(Records drawn from a data source)
*** Begin section ***
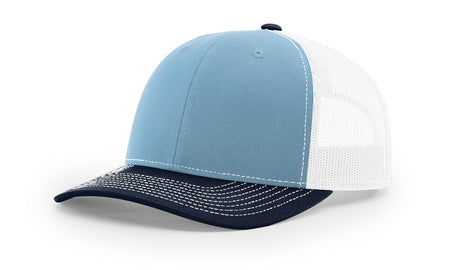 Richardson 112 Snapback Trucker - Endurance Promo Gear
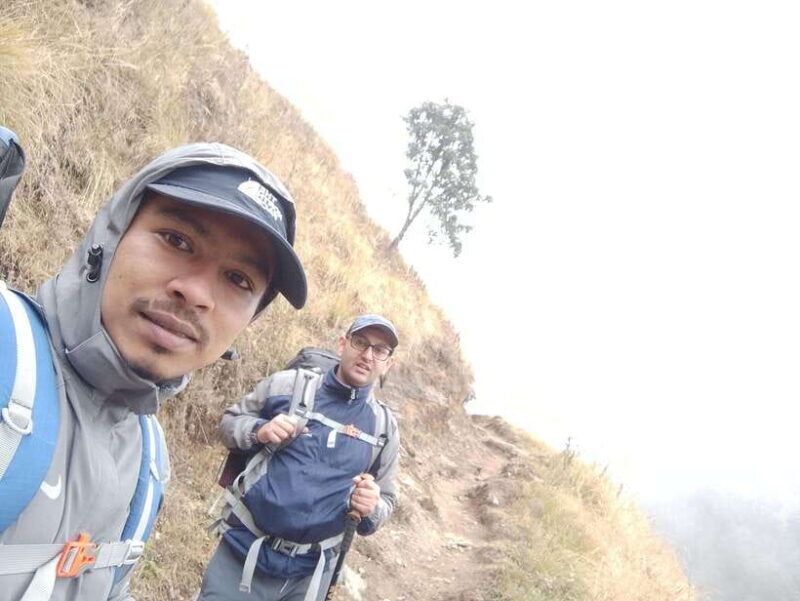 4-Day Mulde ,Poon Hill Trek Itinerary (Children-Friendly) - FAQ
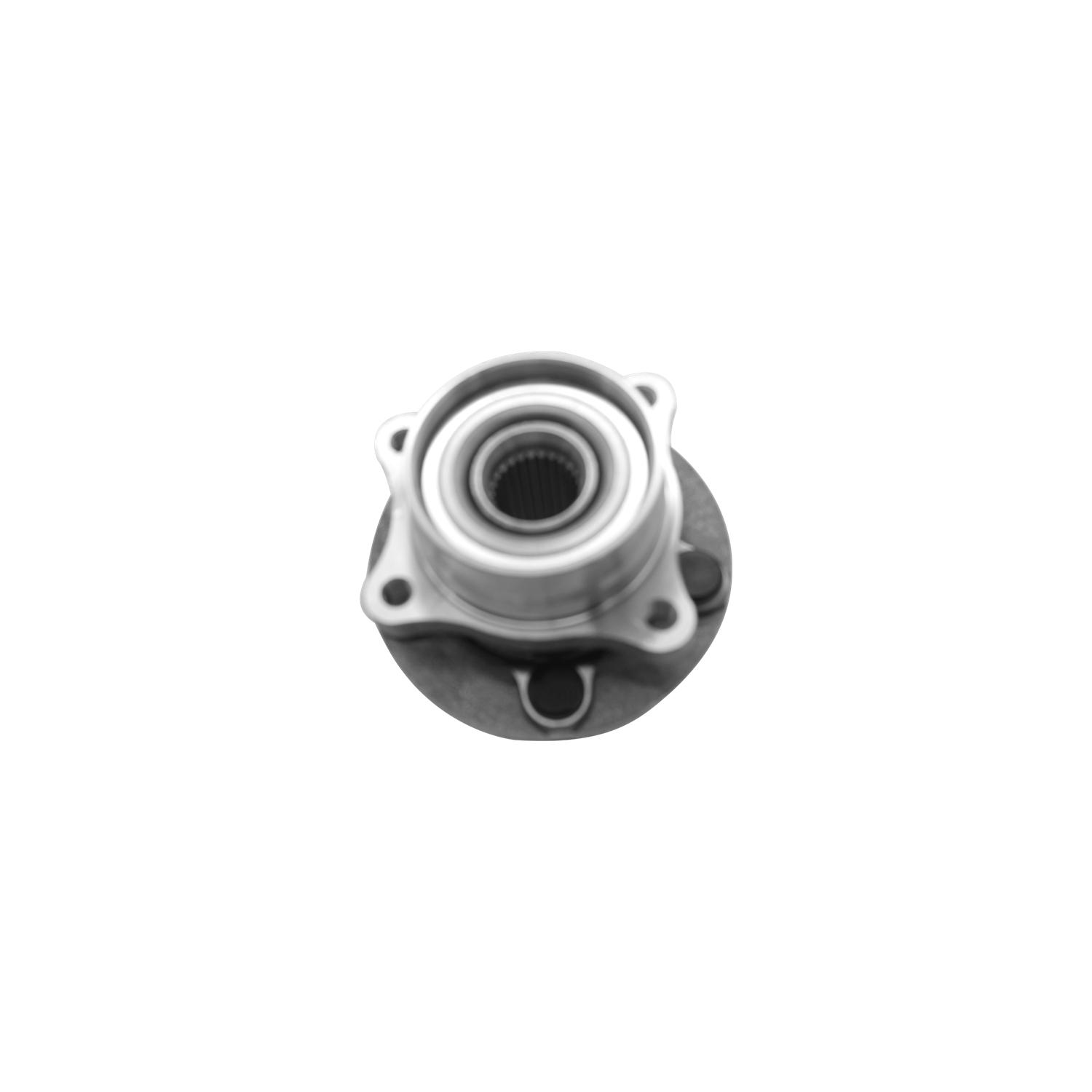 GSP 694265 Wheel Bearing and Hub Assembly product image 13 of 14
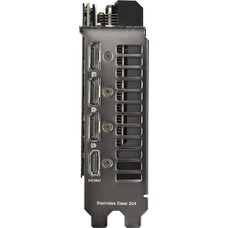 Видеокарта ASUS PCI-E 4.0 DUAL-RTX3060-O12G-V2 LHR NVIDIA GeForce RTX 3060 12288Mb 192 GDDR6 1837/15000/HDMIx1/DPx3/HDCP Ret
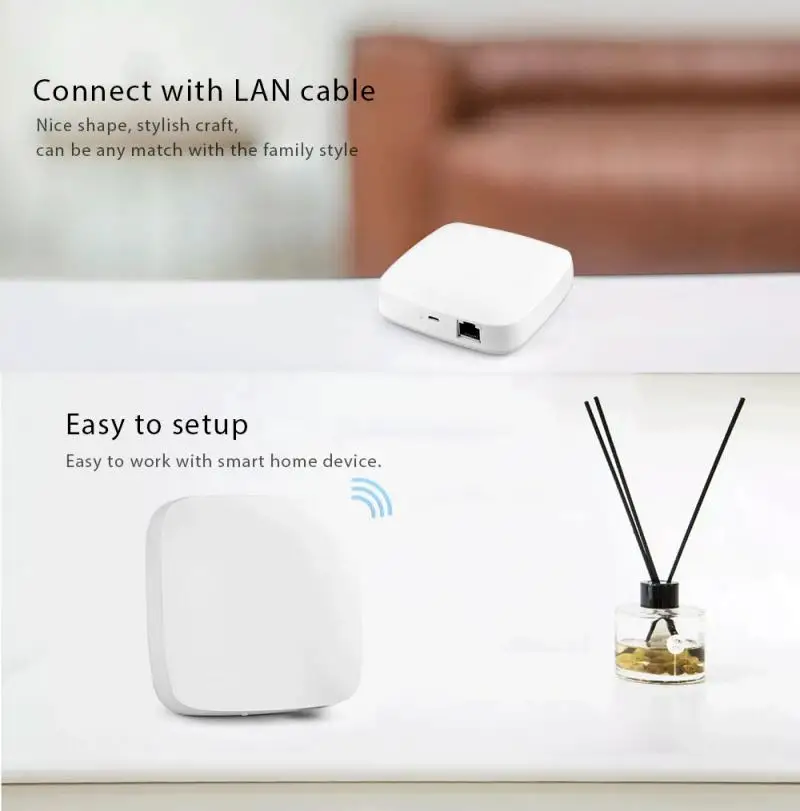 Graffiti ZigBee WIFI Smart Gateway Home Wiring Host Smart Wireless Zigbee Mobile Network Gateway System Connection Indicator
Graffiti ZigBee WIFI Smart Gateway Home Wiring Host Smart Wireless Zigbee Mobile Network Gateway System Connection Indicator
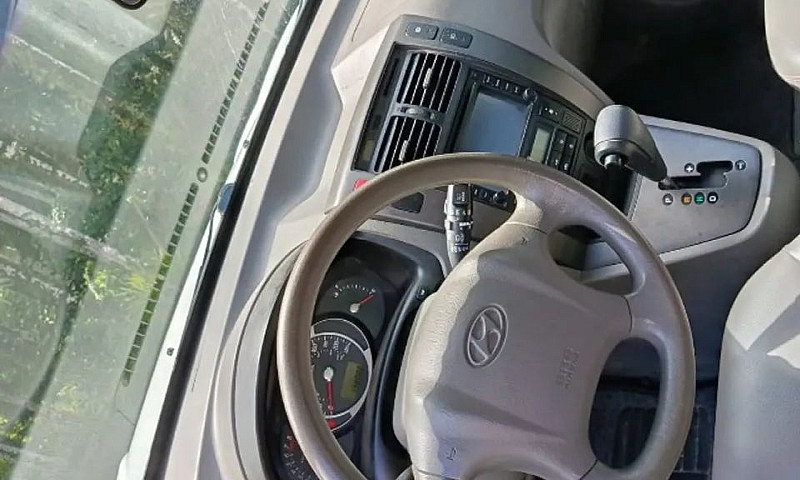Hyundai Tucson 2.0 1...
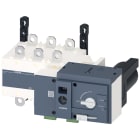 SIEMENS - SENTRON, commutatore di rete 3KC, con comando a distanza, RTSE, a 3 poli, Iu: 250 A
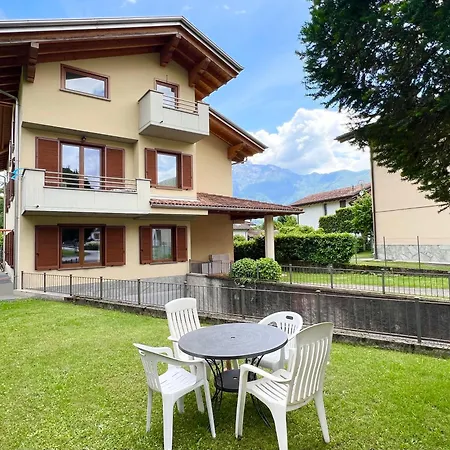 Casa Mimosa The View Appartement *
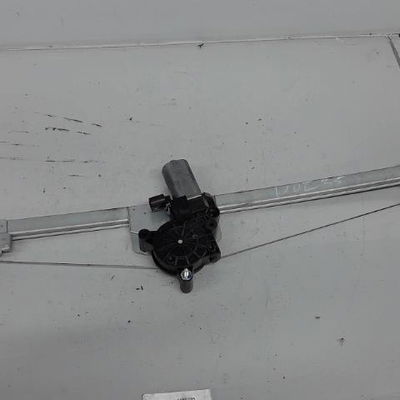 Mecanismemoteur leve-glace avg Opel VIVARO A Camion plate-forme-Châssis (X83) 2.0 cdti (2006-2014)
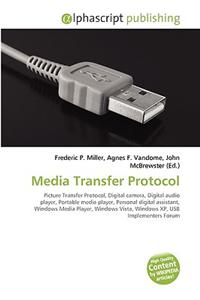 Media Transfer Protocol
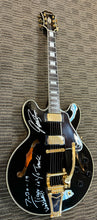 Load image into Gallery viewer, Epiphone Joe Bonnamassa ES-355 With case
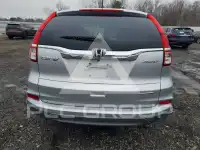 2016 Honda CR-V photo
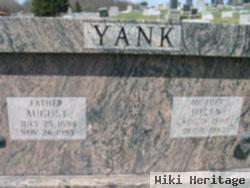 Helen A. Butera Yank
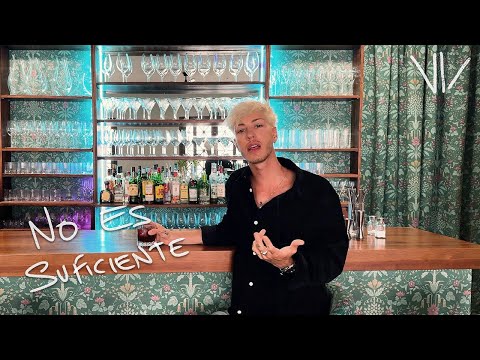 Seven Kayne - NO ES SUFICIENTE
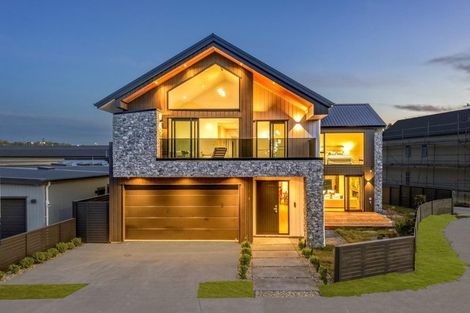 Photo of property in 59 Streamview Way, Long Bay, Auckland, 0630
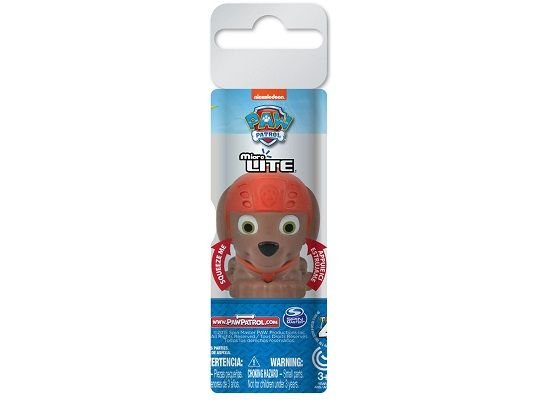 Paw patrol micro lite hotsell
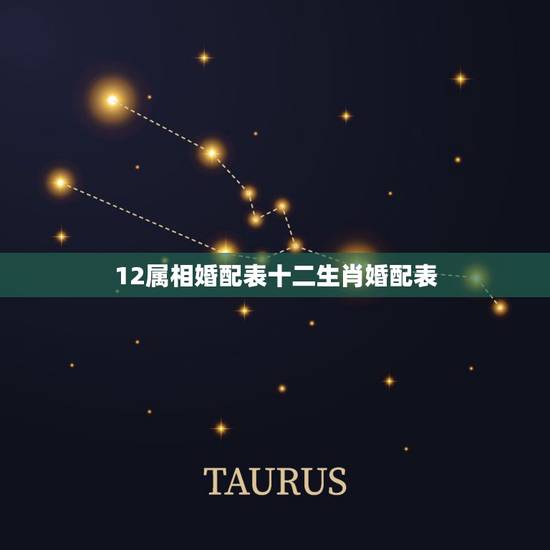 12属相婚配表十二生肖婚配表,什么属相的女人最旺夫 12属相婚配表十二生肖婚配表,什么属相的女人最旺夫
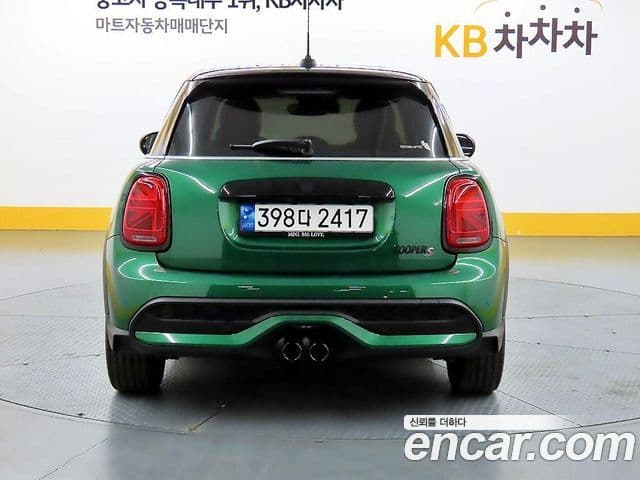 Mini Cooper S 3세대, 2024 3
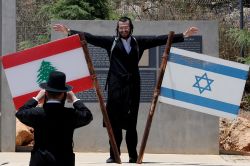Le Liban exige le retrait d'Israël de deux «zones pilotes» pour participer à des négociations à Rome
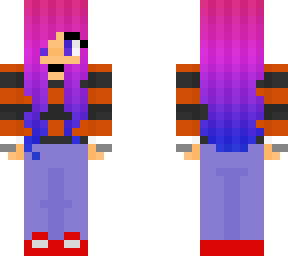 black stripes (desc..)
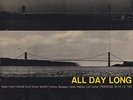 All Day Long Foster, Byrd, Burrell original Prestige LP NY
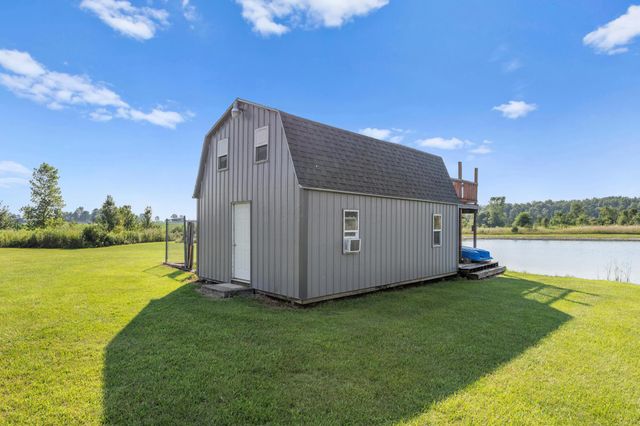 21850 Bear Swamp Road, Marysville, OH 43040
*** End section ***
EXERCISE >> Transcribe the listing from its first line through the line containing "Видеокарта ASUS PCI-E", including both of those lines. Leave the pictures out of your answer.

PROBLEM SOLUTION >>
 Richardson 112 Snapback Trucker - Endurance Promo Gear
 4-Day Mulde ,Poon Hill Trek Itinerary (Children-Friendly) - FAQ
 GSP 694265 Wheel Bearing and Hub Assembly product image 13 of 14
 Видеокарта ASUS PCI-E 4.0 DUAL-RTX3060-O12G-V2 LHR NVIDIA GeForce RTX 3060 12288Mb 192 GDDR6 1837/15000/HDMIx1/DPx3/HDCP Ret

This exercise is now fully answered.